**Prompt:** In the entries below, how many lines hold the string "https"? Answer with the number only.

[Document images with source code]
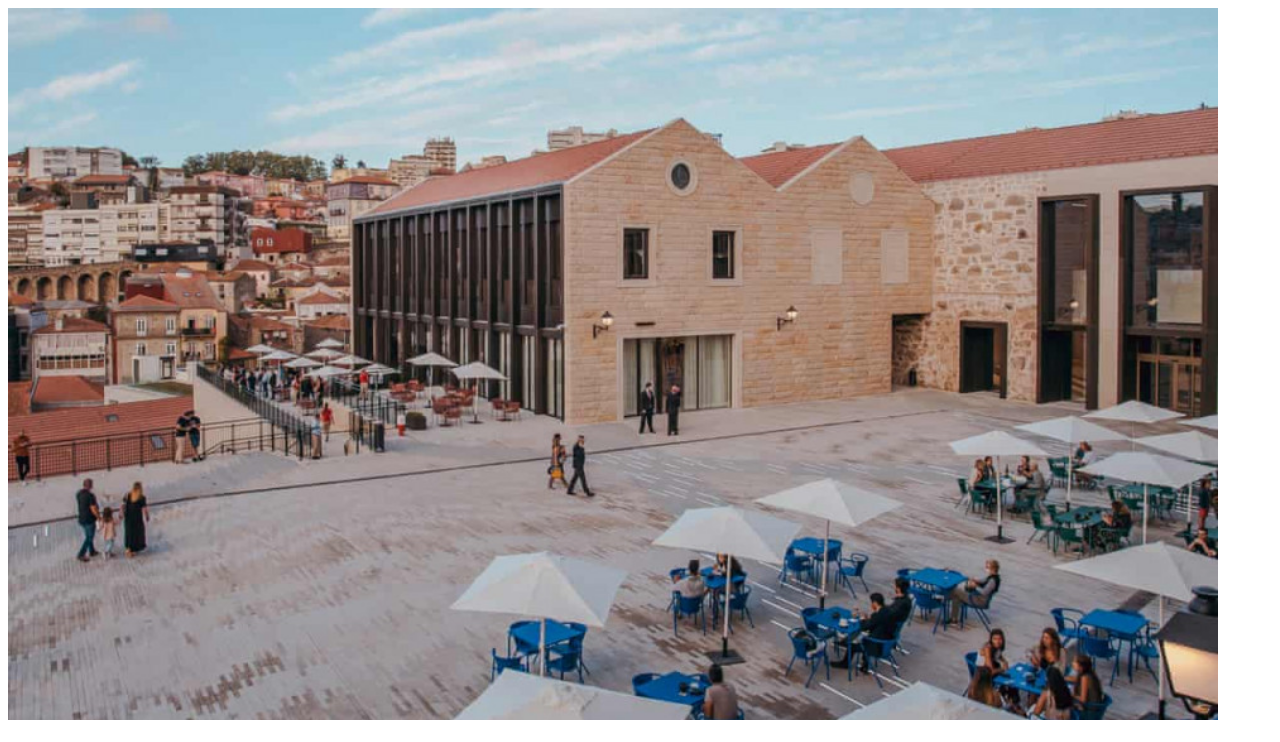

--- FILE ---
content_type: text/html; charset=UTF-8
request_url: https://smart.sdk.mk/stil/patuvanja/novata-turistichka-atraktsija-na-porto-od-105-milioni-evra-e-posvetena-na-vinoto-i-chokoladoto/attachment/3936-2/
body_size: 73
content:
<img width="1210" height="726" src="https://smart.sdk.mk/wp-content/uploads/2020/08/3936.jpg" class="attachment-full size-full" alt="" decoding="async" loading="lazy" srcset="https://smart.sdk.mk/wp-content/uploads/2020/08/3936.jpg 1210w, https://smart.sdk.mk/wp-content/uploads/2020/08/3936-300x180.jpg 300w, https://smart.sdk.mk/wp-content/uploads/2020/08/3936-768x461.jpg 768w, https://smart.sdk.mk/wp-content/uploads/2020/08/3936-683x410.jpg 683w, https://smart.sdk.mk/wp-content/uploads/2020/08/3936-1080x648.jpg 1080w, https://smart.sdk.mk/wp-content/uploads/2020/08/3936-627x376.jpg 627w, https://smart.sdk.mk/wp-content/uploads/2020/08/3936-440x264.jpg 440w, https://smart.sdk.mk/wp-content/uploads/2020/08/3936-958x575.jpg 958w, https://smart.sdk.mk/wp-content/uploads/2020/08/3936-1125x675.jpg 1125w, https://smart.sdk.mk/wp-content/uploads/2020/08/3936-728x437.jpg 728w, https://smart.sdk.mk/wp-content/uploads/2020/08/3936-480x288.jpg 480w" sizes="(min-width: 958px) 958px, 100vw" />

**Reply:** 2